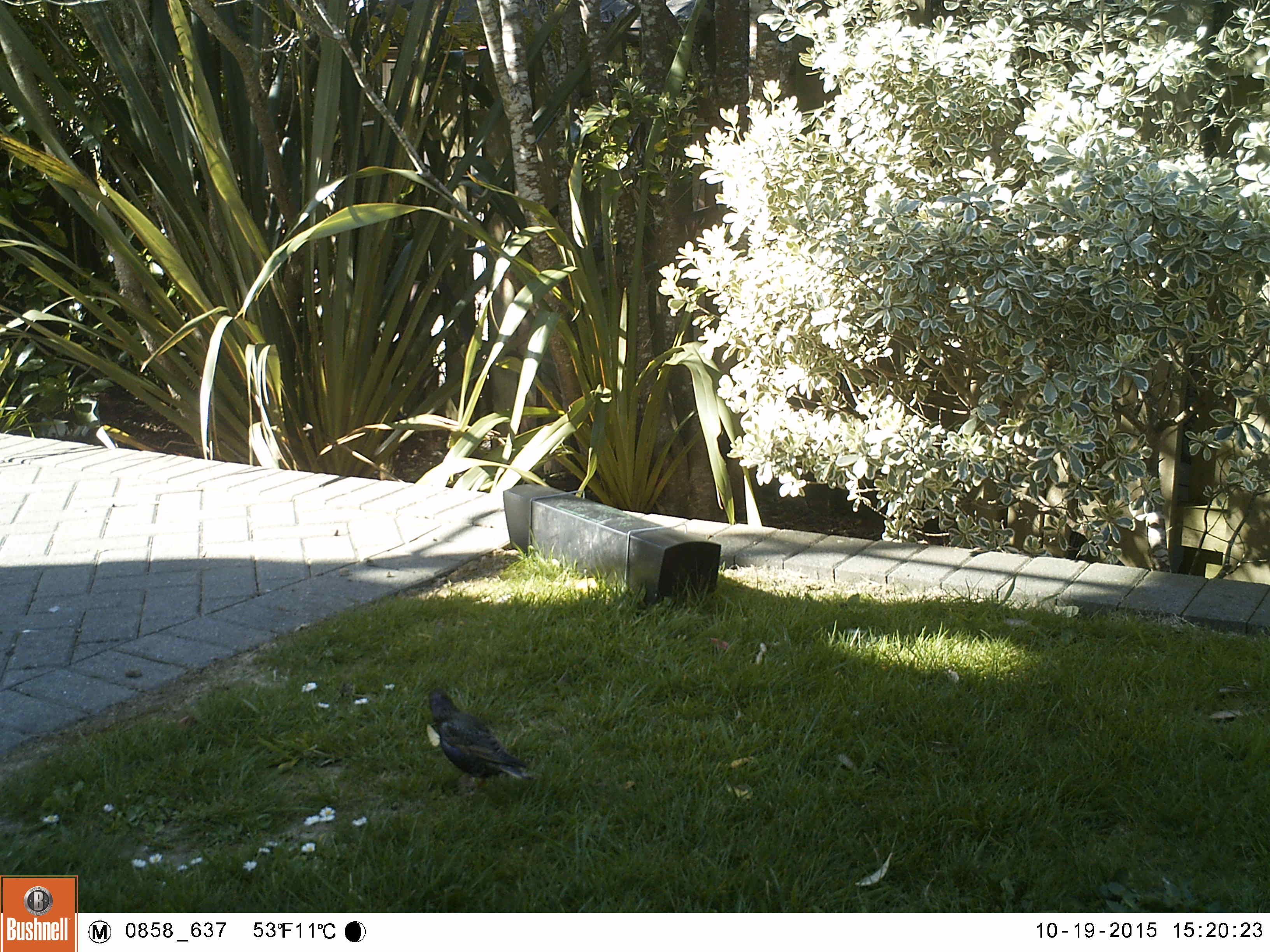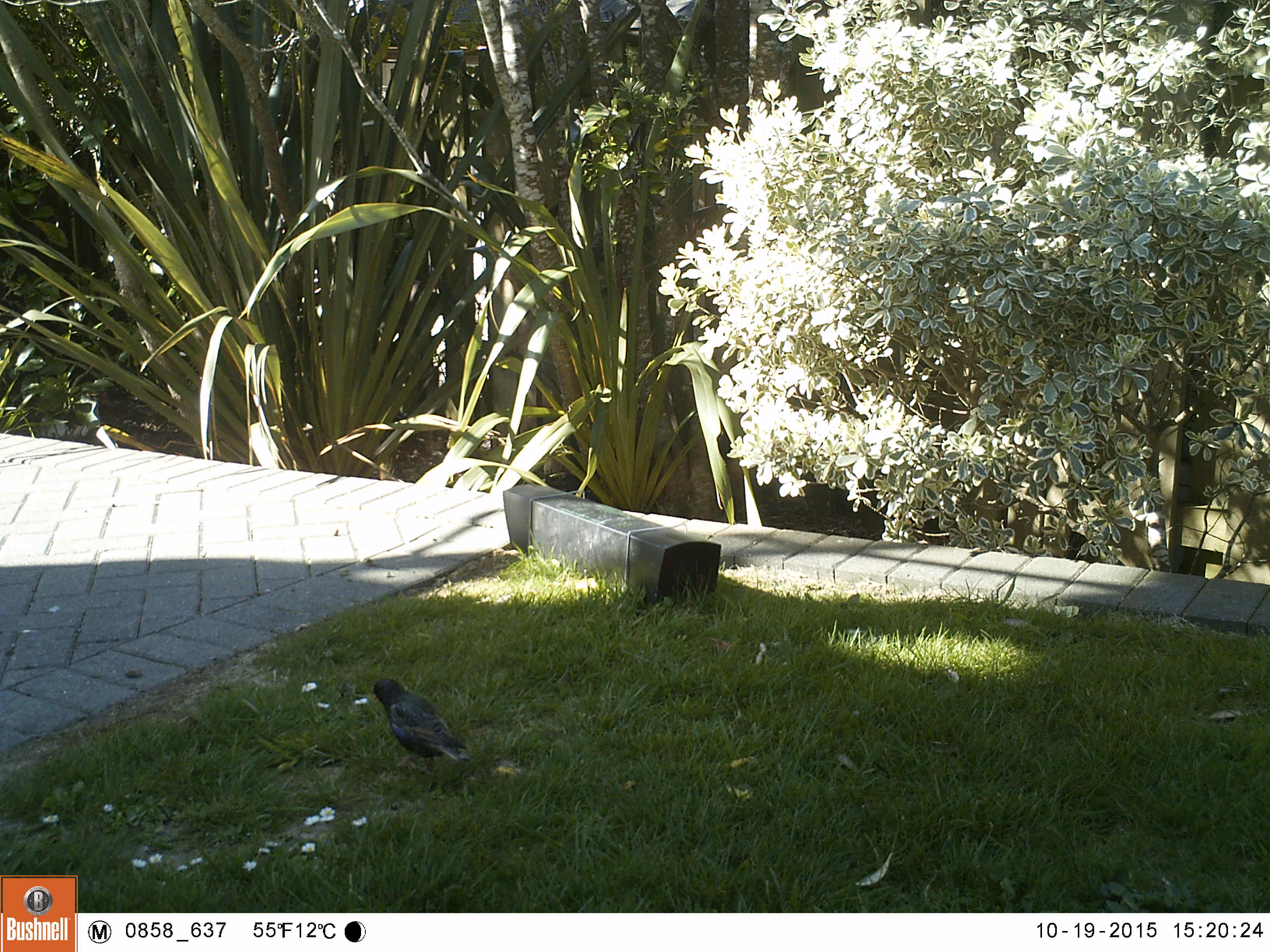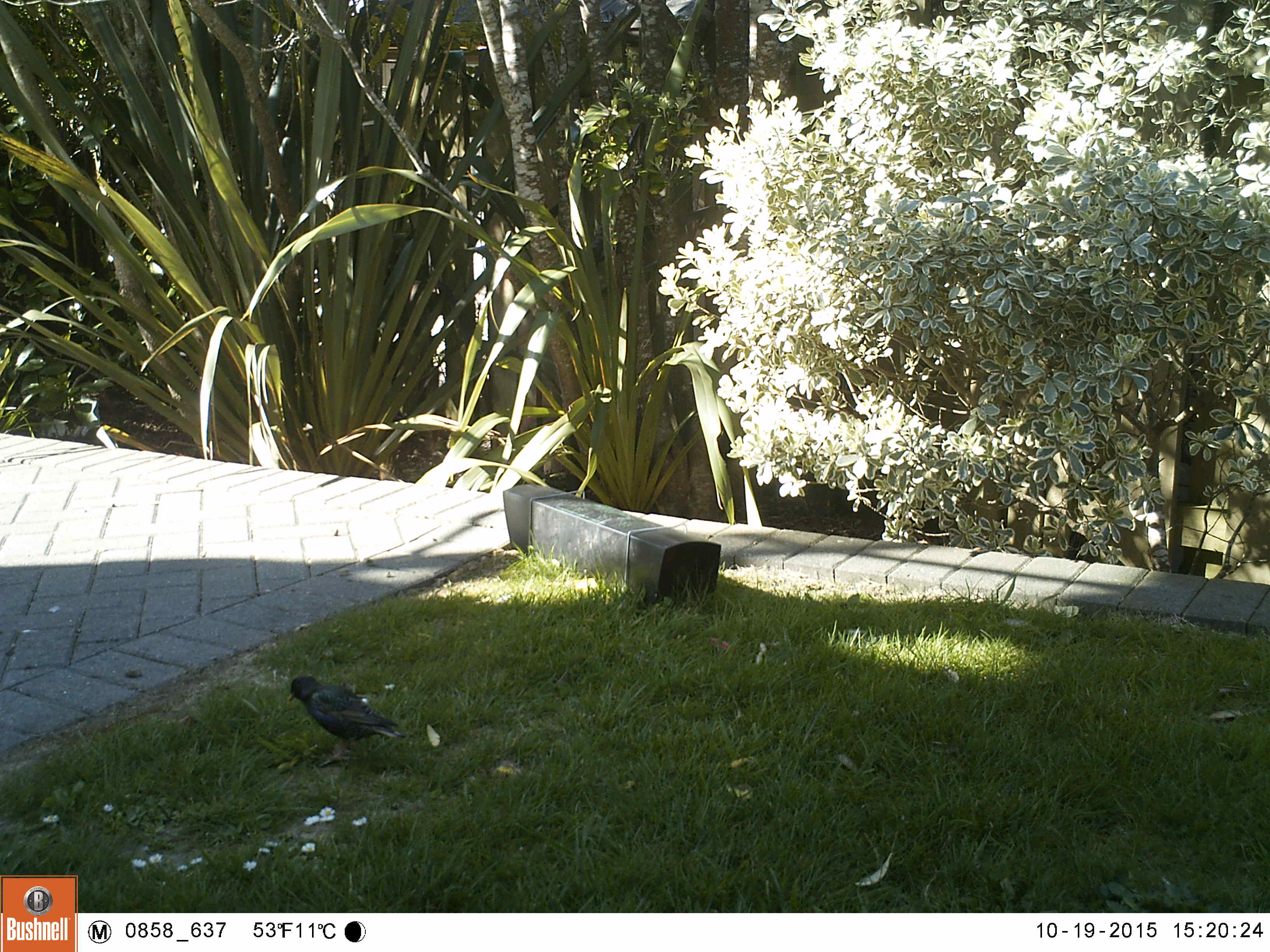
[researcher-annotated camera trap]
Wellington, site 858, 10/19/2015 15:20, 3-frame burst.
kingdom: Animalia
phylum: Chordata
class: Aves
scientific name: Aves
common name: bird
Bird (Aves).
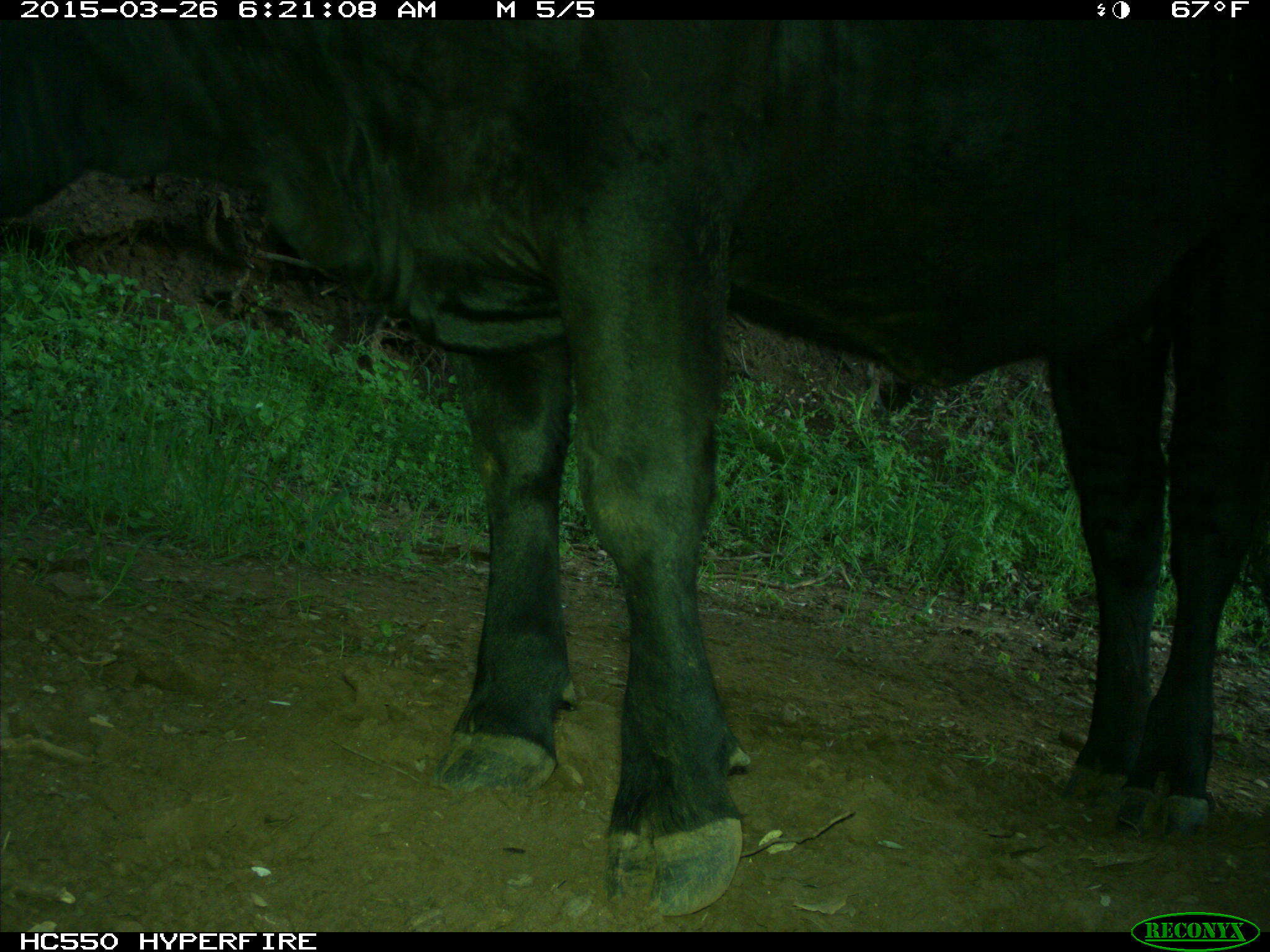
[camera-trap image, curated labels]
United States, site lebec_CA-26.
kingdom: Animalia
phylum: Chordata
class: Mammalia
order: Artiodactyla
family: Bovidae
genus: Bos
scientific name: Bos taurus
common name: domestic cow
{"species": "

__Task instructions__: Would you please repeat each record exactly? Leave the pictures out.

__Response to this task__:
[researcher-annotated camera trap]
Wellington, site 858, 10/19/2015 15:20, 3-frame burst.
kingdom: Animalia
phylum: Chordata
class: Aves
scientific name: Aves
common name: bird
Bird (Aves).
[camera-trap image, curated labels]
United States, site lebec_CA-26.
kingdom: Animalia
phylum: Chordata
class: Mammalia
order: Artiodactyla
family: Bovidae
genus: Bos
scientific name: Bos taurus
common name: domestic cow
{"species": "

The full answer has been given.